Algorithmique distribuée et graphes
Mardi 24 juin 2025, 15 heures 30, 3052
Hector Buffière (IRIF/ Université Paris Cité) Decomposing graphs into stable and ordered parts

Automates
Vendredi 27 juin 2025, 14 heures, Salle 3052
Florian Luca (Stellenbosch University) Non encore annoncé.

Algorithmique distribuée et graphes
Mardi 8 juillet 2025, 15 heures, 3052
Chinh T. Hoang (Wilfrid Laurier University) -

Algorithmes et complexité
Mercredi 9 juillet 2025, 15 heures, Salle 3071
Haotian Jiang (University of Chicago) Quasi-Monte Carlo Integration via Algorithmic Discrepancy Theory

A classical approach to numerically integrating a function $f$ is Monte Carlo (MC) methods. Here, one evaluates $f$ at random points and the estimation error scales as $\sigma(f)/n^{1/2}$ with $n$ samples, where $\sigma(f)$ is the standard deviation of $f$. A different approach, widely used in practice, is using quasi-Monte Carlo (QMC) methods, where $f$ is evaluated at carefully chosen deterministic points and the error scales roughly as $1/n$. Both methods have distinctive advantages and shortcomings, and a key question has been to find a method that combines the advantages of both.

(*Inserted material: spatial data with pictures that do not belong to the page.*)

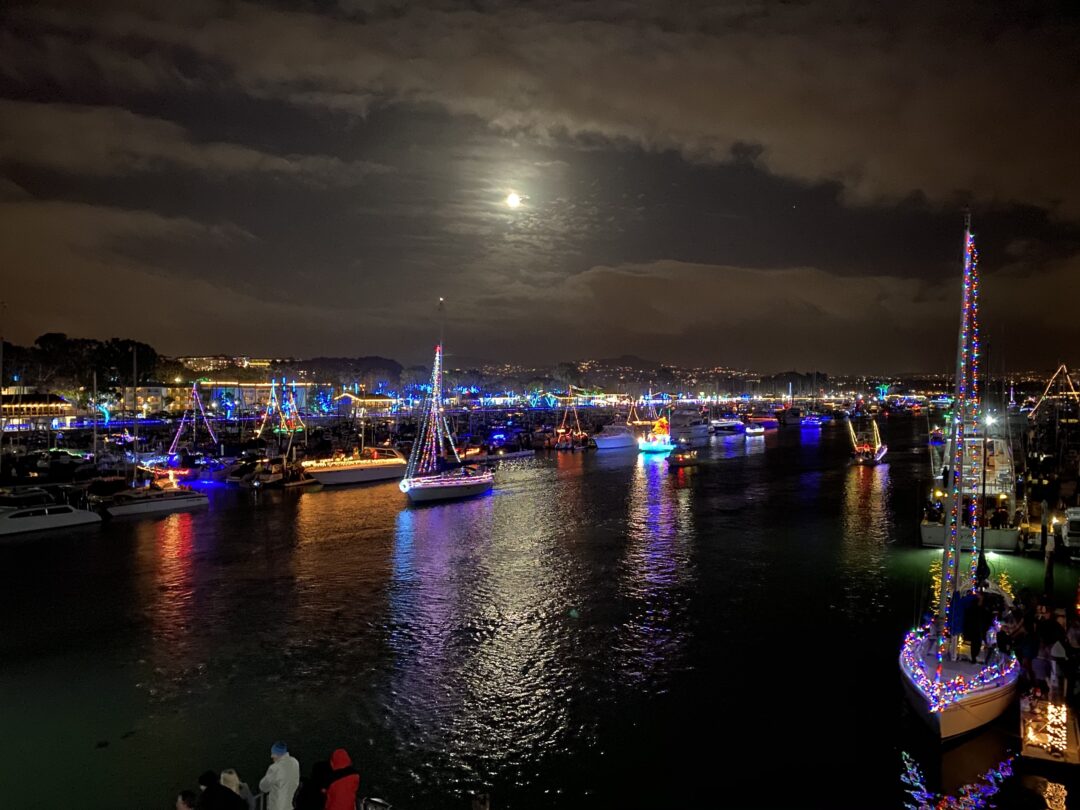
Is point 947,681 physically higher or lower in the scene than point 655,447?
higher

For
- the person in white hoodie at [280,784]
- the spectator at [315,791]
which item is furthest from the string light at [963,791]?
the person in white hoodie at [280,784]

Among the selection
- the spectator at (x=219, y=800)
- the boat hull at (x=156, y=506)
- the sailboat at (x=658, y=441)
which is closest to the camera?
the spectator at (x=219, y=800)

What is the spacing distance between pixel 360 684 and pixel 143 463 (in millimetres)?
36082

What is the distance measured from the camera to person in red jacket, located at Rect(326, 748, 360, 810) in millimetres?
6109

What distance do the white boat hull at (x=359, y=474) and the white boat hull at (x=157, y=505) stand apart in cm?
741

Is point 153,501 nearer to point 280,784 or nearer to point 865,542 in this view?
point 280,784

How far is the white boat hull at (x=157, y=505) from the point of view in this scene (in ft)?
94.1

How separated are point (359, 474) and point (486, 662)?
2872 centimetres

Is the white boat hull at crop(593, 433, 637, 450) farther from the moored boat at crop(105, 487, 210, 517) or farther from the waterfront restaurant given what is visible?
the waterfront restaurant

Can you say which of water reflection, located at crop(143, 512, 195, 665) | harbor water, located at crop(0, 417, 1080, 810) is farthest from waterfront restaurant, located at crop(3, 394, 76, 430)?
harbor water, located at crop(0, 417, 1080, 810)

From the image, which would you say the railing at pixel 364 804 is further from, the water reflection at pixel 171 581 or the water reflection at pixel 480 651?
the water reflection at pixel 171 581

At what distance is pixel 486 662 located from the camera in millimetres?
12797

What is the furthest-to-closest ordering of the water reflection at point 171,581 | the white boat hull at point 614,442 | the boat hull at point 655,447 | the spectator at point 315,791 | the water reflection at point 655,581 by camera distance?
the white boat hull at point 614,442 < the boat hull at point 655,447 < the water reflection at point 171,581 < the water reflection at point 655,581 < the spectator at point 315,791

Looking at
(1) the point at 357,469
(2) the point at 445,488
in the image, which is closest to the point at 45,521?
(2) the point at 445,488
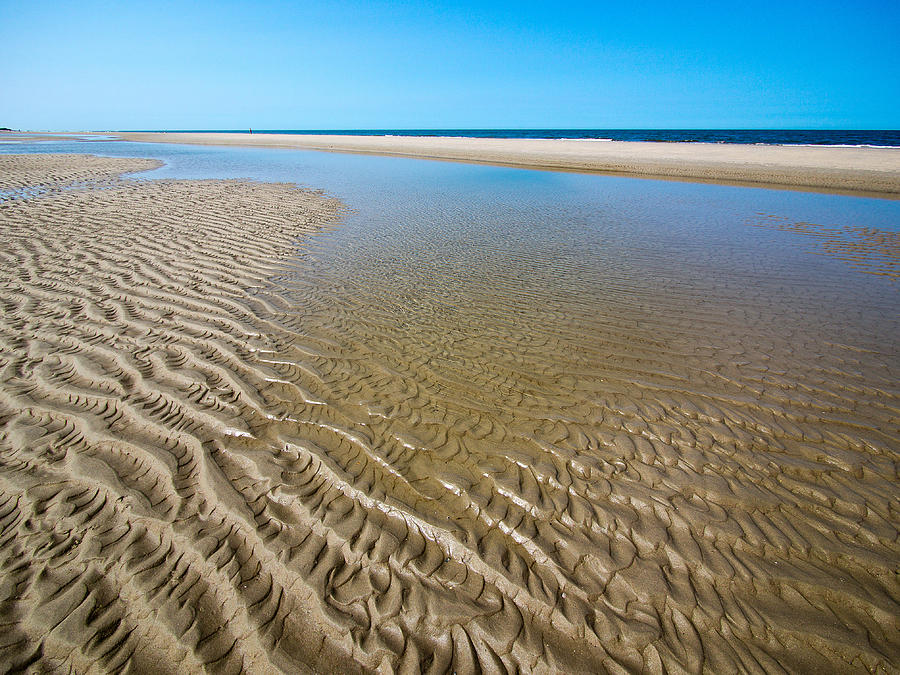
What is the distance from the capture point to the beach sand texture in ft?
7.89

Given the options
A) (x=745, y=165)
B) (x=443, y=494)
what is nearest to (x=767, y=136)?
(x=745, y=165)

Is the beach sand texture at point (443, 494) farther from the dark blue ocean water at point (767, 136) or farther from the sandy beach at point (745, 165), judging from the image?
the dark blue ocean water at point (767, 136)

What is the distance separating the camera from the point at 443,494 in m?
3.36

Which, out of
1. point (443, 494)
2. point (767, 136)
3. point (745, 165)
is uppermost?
point (767, 136)

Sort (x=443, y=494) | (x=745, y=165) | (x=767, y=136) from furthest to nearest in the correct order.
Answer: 1. (x=767, y=136)
2. (x=745, y=165)
3. (x=443, y=494)

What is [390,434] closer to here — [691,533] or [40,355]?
[691,533]

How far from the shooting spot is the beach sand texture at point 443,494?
2.41 meters

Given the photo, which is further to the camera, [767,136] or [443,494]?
[767,136]

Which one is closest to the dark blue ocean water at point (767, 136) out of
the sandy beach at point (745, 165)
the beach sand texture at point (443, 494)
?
the sandy beach at point (745, 165)

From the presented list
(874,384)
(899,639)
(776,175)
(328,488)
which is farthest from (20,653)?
(776,175)

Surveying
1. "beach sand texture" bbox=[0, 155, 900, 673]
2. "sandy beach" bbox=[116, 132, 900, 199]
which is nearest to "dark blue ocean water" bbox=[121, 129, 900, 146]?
"sandy beach" bbox=[116, 132, 900, 199]

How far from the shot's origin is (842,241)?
33.8ft

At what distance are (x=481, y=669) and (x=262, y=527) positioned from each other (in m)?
1.81

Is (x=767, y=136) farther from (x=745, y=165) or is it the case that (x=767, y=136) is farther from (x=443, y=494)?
(x=443, y=494)
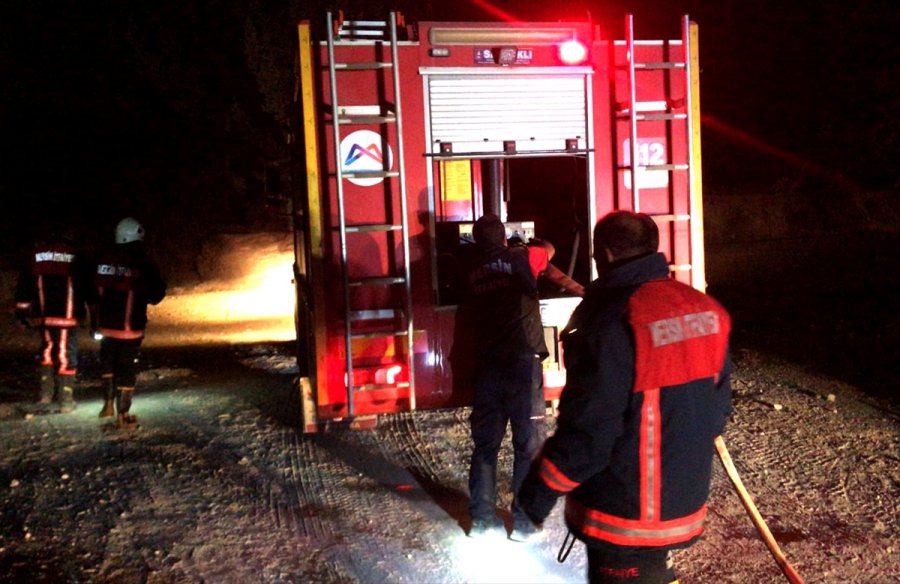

In this talk, I will introduce the fascinating area of QMC methods and their connections to various areas of mathematics and to geometric discrepancy. I will then show how recent developments in algorithmic discrepancy theory can be used to give a method that combines the benefits of MC and QMC methods, and even improves upon previous QMC approaches in various ways. The talk is based on joint work with Nikhil Bansal (University of Michigan).